A data vault is a relatively new design methodology for data warehouses. Data vaults store raw data as-is without applying business rules. Data transformation happens on-demand, and the results are available for viewing in a department-specific data mart.
While a traditional data warehouse structure relies on extensive data pre-processing, the data vault model takes a more agile approach. This can help tackle difficult use cases, although it’s not always easy to implement.
Data Vault vs. Data Warehouse
In the traditional data warehouse model, data needs to be ready to use before loading. This usually means the following steps:
Extract: A process (such as ETL) that pulls raw data from a source.
Transform: The ETL transforms the raw data, changing it so that it fits within the warehouse schema.
Load: Now that the raw data is in the standardized format, the ETL loads it into the data warehouse.
Usage: When a person or process needs to access the data, they can access the warehouse directly.
There are many advantages to this approach. It guarantees that everything stored in the data warehouse is clean, valid, and in a predictable format.
However, this doesn’t work for every scenario. For example, an organization might have a dozen different data sources, each with unique structures. If the organization wants to unify these sources, it will need to either simplify the data or create an incredibly complex warehouse schema.
A data vault tackles this problem by moving transformation to a later stage in the process. Now, the process looks like this:
Extract: The ETL pulls raw data from the source as normal.
Transform: The ETL performs some basic transformations, such as eliminating corrupt values.
Load: The ETL loads the data to a specific part of the data warehouse, known as the raw data vault.
Application of Rules: The warehouse stores business rules separately from the data. When required, the warehouse can apply these rules to create a new, transformed version of the data. The output sits in another part of the warehouse, known as the business vault.

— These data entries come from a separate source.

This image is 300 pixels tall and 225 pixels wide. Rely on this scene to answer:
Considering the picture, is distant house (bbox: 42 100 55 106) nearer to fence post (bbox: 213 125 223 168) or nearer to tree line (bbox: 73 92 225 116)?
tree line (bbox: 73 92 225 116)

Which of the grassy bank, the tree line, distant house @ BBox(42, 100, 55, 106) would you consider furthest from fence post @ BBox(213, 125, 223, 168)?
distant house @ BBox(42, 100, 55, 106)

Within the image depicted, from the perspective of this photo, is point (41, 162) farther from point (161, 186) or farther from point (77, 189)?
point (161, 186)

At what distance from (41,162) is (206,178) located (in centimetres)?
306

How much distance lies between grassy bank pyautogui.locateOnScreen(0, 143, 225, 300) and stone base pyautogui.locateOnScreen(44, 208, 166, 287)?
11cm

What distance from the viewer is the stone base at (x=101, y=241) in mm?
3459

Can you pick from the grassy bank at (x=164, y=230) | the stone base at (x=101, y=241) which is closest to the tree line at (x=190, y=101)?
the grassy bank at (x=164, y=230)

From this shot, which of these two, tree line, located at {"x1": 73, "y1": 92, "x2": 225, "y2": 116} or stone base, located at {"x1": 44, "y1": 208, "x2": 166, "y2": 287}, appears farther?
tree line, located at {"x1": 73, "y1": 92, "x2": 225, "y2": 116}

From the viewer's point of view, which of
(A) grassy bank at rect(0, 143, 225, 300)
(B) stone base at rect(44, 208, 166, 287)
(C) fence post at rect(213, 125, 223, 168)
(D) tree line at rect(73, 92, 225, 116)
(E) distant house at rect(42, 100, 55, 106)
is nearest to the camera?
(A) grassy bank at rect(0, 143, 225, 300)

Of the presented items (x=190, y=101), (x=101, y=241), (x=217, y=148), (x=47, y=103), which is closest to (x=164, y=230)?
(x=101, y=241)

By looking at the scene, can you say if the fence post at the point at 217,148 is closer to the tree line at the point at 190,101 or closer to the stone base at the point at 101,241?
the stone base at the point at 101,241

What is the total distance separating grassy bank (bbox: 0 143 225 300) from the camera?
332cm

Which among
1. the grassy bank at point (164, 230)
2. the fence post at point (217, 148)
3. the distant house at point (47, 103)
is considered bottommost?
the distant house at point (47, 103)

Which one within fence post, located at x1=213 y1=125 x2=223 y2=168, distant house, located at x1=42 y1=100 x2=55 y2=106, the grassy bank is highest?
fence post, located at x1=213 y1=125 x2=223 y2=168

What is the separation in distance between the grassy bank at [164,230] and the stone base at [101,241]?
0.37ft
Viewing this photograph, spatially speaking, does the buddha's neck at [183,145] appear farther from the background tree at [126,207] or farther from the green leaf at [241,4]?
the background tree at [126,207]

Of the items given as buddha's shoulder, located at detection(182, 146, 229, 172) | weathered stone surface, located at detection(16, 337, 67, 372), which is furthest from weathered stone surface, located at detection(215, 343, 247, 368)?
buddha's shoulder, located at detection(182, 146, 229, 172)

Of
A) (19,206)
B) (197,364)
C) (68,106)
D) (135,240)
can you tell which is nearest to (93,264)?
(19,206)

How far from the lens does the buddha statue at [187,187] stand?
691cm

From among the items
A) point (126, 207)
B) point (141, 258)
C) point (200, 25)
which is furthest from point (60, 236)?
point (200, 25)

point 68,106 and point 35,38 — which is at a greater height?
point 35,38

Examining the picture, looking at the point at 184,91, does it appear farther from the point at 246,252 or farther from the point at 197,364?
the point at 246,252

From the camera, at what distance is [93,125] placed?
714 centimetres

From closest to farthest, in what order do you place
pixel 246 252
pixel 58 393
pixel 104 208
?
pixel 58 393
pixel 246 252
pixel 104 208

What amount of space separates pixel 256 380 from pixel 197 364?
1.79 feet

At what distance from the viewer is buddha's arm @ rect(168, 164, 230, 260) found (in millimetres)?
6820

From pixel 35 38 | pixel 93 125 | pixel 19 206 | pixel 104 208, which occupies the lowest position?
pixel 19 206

Data Marts: Users access data through role-specific data marts. These are virtual marts, created by using views of data in the business vault.
So, while the data warehouse only holds one version of data, the data vault model holds multiple versions. This approach has advantages and disadvantages.
Advantages of the Data Vault Approach
As is clear from the steps above, the data vault approach adds a lot of flexibility to the data integration process. Here are some of the other advantages:
Raw Data Retention
One problem with the data warehouse model is that it discards the original data. This isn’t necessarily an issue with planning; there's just no way to view the raw data without going back to the original source. In a data vault, the raw data co-exist with transformed data.
Because of the one-size-fits-all approach, data warehouse designers may end up creating ridiculously complex schemas. This can affect performance. Plus, data vaults are difficult to support in the long term. The model’s primary advantage is a more responsive approach to data transformation, which helps to keep things simple.
Decoupling of Rules and Data
Data vaults store their business rules separately, so they’re easier to update. When the organization wants to make a change to data transformations, they simply apply new business rules.
Department-Specific Data Transformations
Each department within a business will have different data requirements. For instance, sales might need customer data in one format while operations need it in another. This is a challenge with the universal schema of a traditional data warehouse. A data vault, however, allows each department to set up its own business rules.
The data vault strategy works well for big companies with diverse data needs. However, it’s not without drawbacks.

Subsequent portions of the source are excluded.